2.3.2. Une décision de levée des scellés est en principe susceptible de causer un préjudice irréparable lorsque, selon le recourant, la levée des scellés porterait atteinte à des secrets protégés, soit notamment au secret professionnel de l'avocat et/ou au secret commercial ou d'affaires (ATF 143 IV 462 consid. 1; arrêts 1B_612/2022 du 15 mai 2023 consid. 2.1; 1B_564/2022 du 14 février 2023 consid. 2.3; 1B_282/2021 du 23 novembre 2021 consid. 2.1). Il appartient à celui qui a demandé la mise sous scellés de démontrer, de manière suffisante, l'existence du secret invoqué (cf. art. 42 al. 2 LTF; ATF 147 IV 453 consid. 1.4.8; 145 IV 273 consid. 3.2; arrêts 7B_44/2023 du 24 août 2023 consid. 1.2.3; 1B_426/2022 du 29 novembre 2022 consid. 1.2) ou l'intérêt privé prépondérant au maintien du secret dont il se prévaut (ATF 145 IV 273 consid. 3.3).

__Enregistrements fournis__:

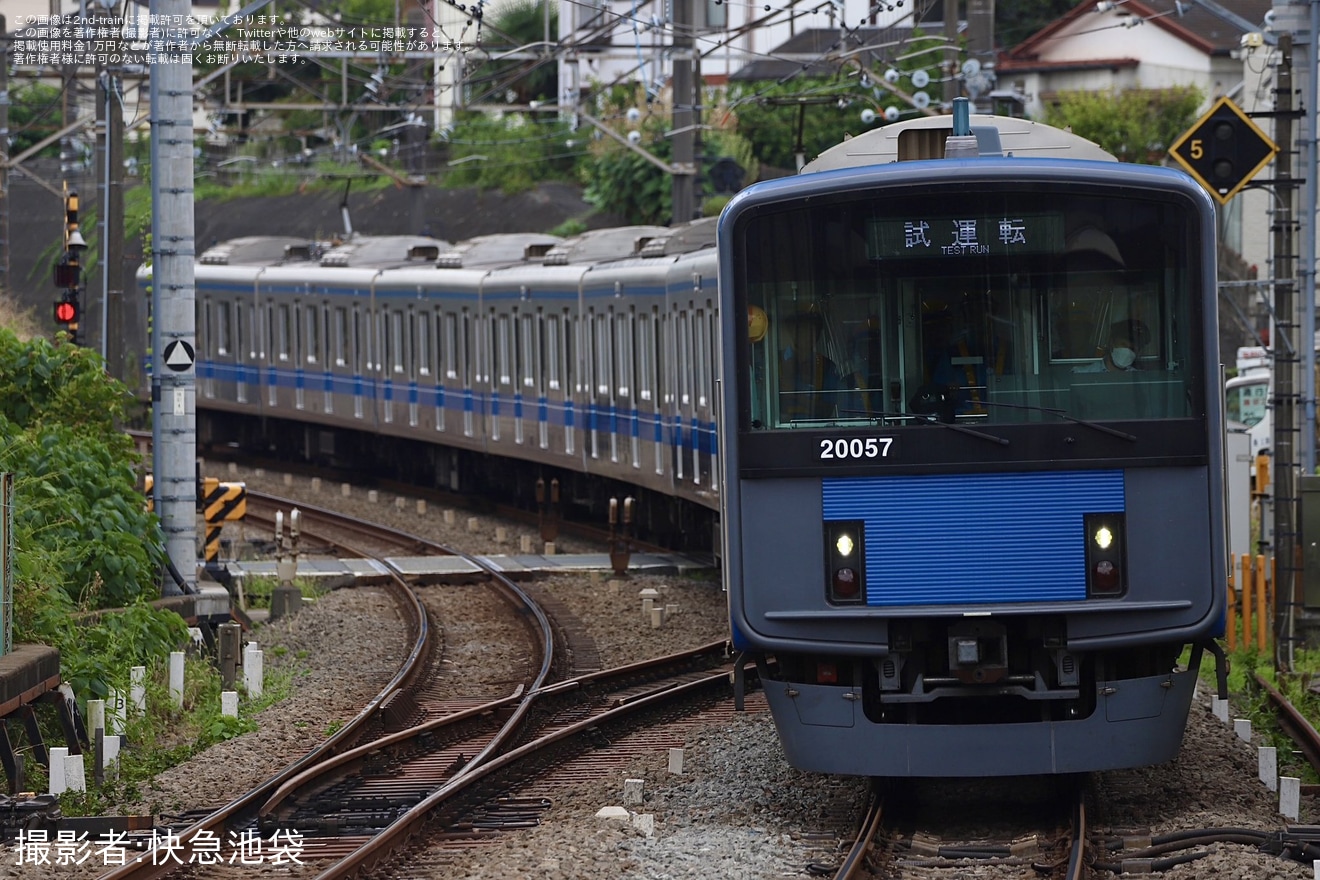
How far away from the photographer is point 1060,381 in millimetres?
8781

==

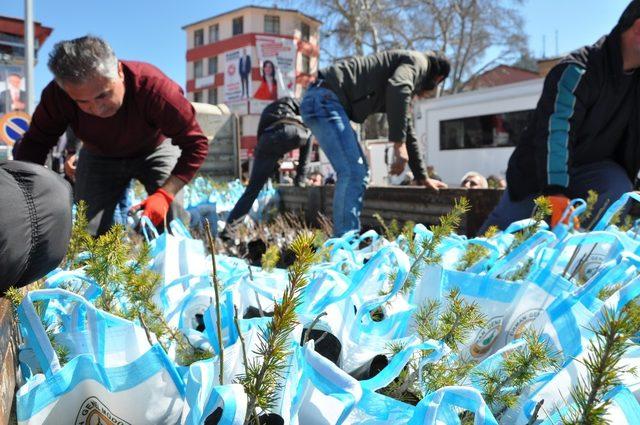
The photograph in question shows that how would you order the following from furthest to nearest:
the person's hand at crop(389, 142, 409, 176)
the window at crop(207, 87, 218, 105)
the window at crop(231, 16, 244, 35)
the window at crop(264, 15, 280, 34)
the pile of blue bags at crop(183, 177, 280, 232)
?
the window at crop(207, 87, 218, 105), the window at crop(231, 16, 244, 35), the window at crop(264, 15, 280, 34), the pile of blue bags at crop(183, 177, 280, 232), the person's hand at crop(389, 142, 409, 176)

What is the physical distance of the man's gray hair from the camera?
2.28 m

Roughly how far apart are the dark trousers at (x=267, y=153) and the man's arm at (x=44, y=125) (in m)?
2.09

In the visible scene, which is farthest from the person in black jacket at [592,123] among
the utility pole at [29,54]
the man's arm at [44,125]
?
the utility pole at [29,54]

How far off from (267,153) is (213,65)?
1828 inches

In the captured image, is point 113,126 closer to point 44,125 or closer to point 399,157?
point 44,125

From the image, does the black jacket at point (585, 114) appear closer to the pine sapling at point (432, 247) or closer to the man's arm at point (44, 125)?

* * *

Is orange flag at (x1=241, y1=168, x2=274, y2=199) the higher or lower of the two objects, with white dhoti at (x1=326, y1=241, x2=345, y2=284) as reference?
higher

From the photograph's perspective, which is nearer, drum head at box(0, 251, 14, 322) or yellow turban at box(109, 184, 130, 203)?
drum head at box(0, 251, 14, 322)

__Consigne__: Rédigez la suite du texte sur la levée des scellés, en commençant juste après sa dernière phrase.

__Résultat final__:
2.3.3. Il appartient généralement au juge du fond de rendre une décision sur l'exploitabilité d'un moyen de preuve, ainsi que de procéder à son appréciation, eu égard notamment aux questions en lien avec les faits et la culpabilité; l'interdiction d'utilisation des éléments de preuves prétendument obtenus de manière contraire aux art. 140 et 141 CPP - qui impose, le cas échéant, la restitution ou le retrait du dossier des moyens de preuve concernés - n'entre en considération, au cours de la procédure préliminaire de levée des scellés (art. 248 al. 3 let. a CPP), que si l'illicéité est manifeste (ATF 143 IV 387 consid. 4.4; 142 IV 207 consid. 9.8; arrêt 1B_443/2018 du 28 janvier 2019 consid. 1.2). L'intéressé doit alors faire valoir un intérêt juridiquement protégé particulièrement important à un constat immédiat du caractère inexploitable de la preuve (ATF 144 IV 127 consid. 1.3.1; 143 IV 387 consid. 4.4).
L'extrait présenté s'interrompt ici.